Prolog

6.4K 355 83
                                    

– O której kończymy? – czarnowłosy chłopak spojrzał na swojego współpracownika,  który zajęty był zmywaniem naczyń.

– O szesnastej. Gdzie się tak śpieszysz? – blondyn o ciemnych oczach i wzroście mierzącym około sto osiemdziesiąt centymetrów, spojrzał na niego zaciekawiony.

– Właściwie to nigdzie – Baekhyun westchnął cicho, przypominając sobie po raz kolejny fakt, że nie ma do kogo wracać. 

×××

Marzył o ciepłej kąpieli i śnie. Nie miał ochoty nawet jeść. Rzucił torbę w przedpokoju. Buty niedbale wylądowały na zimnych kafelkach, a kurtka na szafce. Zamknął drzwi i westchnął, przecierając oczy. Poszedł do łazienki i włączył wodę, aby powoli się napuszczała. Wlał tam sporo płynu do kąpieli o zapachu wiśni. Poszedł do kuchni i z westchnieniem. Wsypał do kubka cappuccino, następnie wstawiając wodę. 

Już piętnaście minut później, Byun siedział w wannie, wypełnionej gorącą wodą. Popijał ze spokojem cappuccino.  Było idealnie. 

×××

Nago, położył się do swojego łóżka i przymknął oczy. Był wykończony takim trybem życia.

Słysząc dźwięk wiadomości z Kakao Talk, podniósł z trudem telefon i odczytał ją.

Chanyeol: Hej. Co u ciebie?

Baekhyun: Nic ciekawego. Znamy się?

Chanyeol: Nie. Jutro się poznamy. Będziemy razem pracować. Masz auto?

Baekhyun: Nie.

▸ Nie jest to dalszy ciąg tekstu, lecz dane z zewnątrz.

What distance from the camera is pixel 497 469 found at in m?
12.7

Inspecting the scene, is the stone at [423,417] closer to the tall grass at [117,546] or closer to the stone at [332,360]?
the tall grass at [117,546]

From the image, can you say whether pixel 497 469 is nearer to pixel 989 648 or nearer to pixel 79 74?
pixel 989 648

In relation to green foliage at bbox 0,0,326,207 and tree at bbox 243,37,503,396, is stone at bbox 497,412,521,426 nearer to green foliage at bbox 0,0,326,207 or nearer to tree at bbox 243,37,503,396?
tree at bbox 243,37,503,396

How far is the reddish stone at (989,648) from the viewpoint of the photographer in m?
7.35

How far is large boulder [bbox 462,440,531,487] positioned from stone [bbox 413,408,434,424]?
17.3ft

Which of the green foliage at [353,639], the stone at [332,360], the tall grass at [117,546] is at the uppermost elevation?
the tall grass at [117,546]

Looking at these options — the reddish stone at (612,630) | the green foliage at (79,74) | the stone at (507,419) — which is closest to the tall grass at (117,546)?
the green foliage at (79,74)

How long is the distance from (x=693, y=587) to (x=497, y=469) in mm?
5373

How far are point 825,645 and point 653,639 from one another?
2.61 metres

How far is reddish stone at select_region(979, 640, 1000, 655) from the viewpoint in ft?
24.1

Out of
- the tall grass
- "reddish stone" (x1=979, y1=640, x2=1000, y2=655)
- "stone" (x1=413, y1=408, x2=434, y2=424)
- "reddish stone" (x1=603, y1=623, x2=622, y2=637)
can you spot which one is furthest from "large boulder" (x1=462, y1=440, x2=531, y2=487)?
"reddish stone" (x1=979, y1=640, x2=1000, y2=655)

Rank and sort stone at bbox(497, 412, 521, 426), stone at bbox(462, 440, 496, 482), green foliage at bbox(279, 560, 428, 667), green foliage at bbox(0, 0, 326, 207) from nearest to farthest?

Chodzę do pracy na piechotę.

Chanyeol: Jutro cię podwiozę.  Zaraz wyśle ci mój numer, a ty wyślij swój adres

Nie do końca myśląc, zrobił to.

×××

Następnego dnia, przed ósmą, czekał na nowego pod swoim domem. Park podjechał czerwonym Fordem Mustangiem. Przez głowę Baeka przeszła jedna myśl - jak ktoś jeżdżący takim autem, może pracować w kawiarni, gdzie zarabia się marne grosze?

Mimo tych myśli, wsiadł. Chanyeol był ubrany w zwykłe jeansy i bluzę z kapturem, zakładaną przez głowę.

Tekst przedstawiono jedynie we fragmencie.